TORONTO, Oct. 03, 2025 (GLOBE NEWSWIRE) -- Q-Gold Resources Ltd. (TSXV: QGR) ("Q-Gold" or the "Company") is pleased to announce that it has closed its previously announced private placement offering of subscription receipts (each, a "Subscription Receipt"). Pursuant to an agency agreement dated October 3, 2025 (the "Agency Agreement") between the Company and BMO Capital Markets, as agent (the "Agent"), the Company issued a total 76,666,667 Subscription Receipts at a price of $0.15 per Subscription Receipt for aggregate gross proceeds to the Company of $11,500,000 (the "Offering"), which included the exercise in full by the Agent of its over-allotment option granted pursuant to the Agency Agreement.
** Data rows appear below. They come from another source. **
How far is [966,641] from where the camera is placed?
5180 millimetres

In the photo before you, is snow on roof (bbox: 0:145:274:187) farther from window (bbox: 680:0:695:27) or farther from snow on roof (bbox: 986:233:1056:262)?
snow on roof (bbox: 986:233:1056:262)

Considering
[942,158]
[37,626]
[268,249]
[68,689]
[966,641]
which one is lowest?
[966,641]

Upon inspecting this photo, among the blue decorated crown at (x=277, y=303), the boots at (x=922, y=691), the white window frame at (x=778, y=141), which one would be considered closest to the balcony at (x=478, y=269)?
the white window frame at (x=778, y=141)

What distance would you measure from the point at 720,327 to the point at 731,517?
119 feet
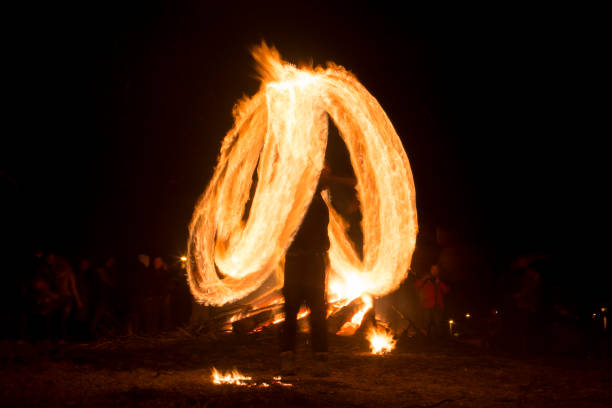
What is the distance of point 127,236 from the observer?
16453 millimetres

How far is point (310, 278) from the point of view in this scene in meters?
6.73

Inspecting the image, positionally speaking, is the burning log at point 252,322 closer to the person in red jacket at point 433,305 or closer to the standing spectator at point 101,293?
the person in red jacket at point 433,305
The Subscription Receipts were created and issued pursuant to the terms of a subscription receipt agreement dated October 3, 2025 (the "Subscription Receipt Agreement") between the Company, the Agent, and TSX Trust Company as subscription receipt agent (the "Subscription Receipt Agent"). The gross proceeds of the Offering, less 50% of the Agent's fee payable to the Agent in connection with the sale of Subscription Receipts and the costs and expenses of the Agent payable by the Company as provided for in the Agency Agreement, have been deposited in escrow with the Subscription Receipt Agent pending satisfaction or waiver of the Escrow Release Conditions (as defined below), in accordance with the provisions of the Subscription Receipt Agreement.
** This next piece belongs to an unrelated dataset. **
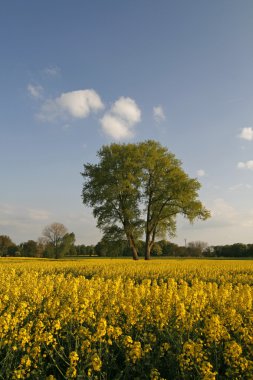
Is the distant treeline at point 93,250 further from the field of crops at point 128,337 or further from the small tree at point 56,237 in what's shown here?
the field of crops at point 128,337

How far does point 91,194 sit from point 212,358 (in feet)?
115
Each Subscription Receipt will be deemed to be automatically exchanged, without payment of additional consideration or further action by the holder thereof, into one unit (a "Unit") immediately upon the satisfaction or waiver of the Escrow Release Conditions on or before November 14, 2025 (the "Escrow Release Deadline").
Once issued upon exchange of the Subscription Receipts, each Unit will be comprised of one common share in the capital of the Company (a "Common Share") and one-half of one Common Share purchase warrant of the Company (each whole warrant, a "Warrant"). Each Warrant will entitle the holder to acquire one Common Share (a "Warrant Share") at a price of $0.20 per Warrant Share until October 3, 2027; provided, however, that if at any time after February 4, 2026, the Common Shares trade at $0.25 per Common Share or higher on the TSX Venture Exchange ("TSXV") for a period of 10 consecutive days, the Company will have the right (but not the obligation) to accelerate the expiry date of the Warrants to the date that is 30 days after the Company issues a news release announcing that it has elected to exercise this acceleration right.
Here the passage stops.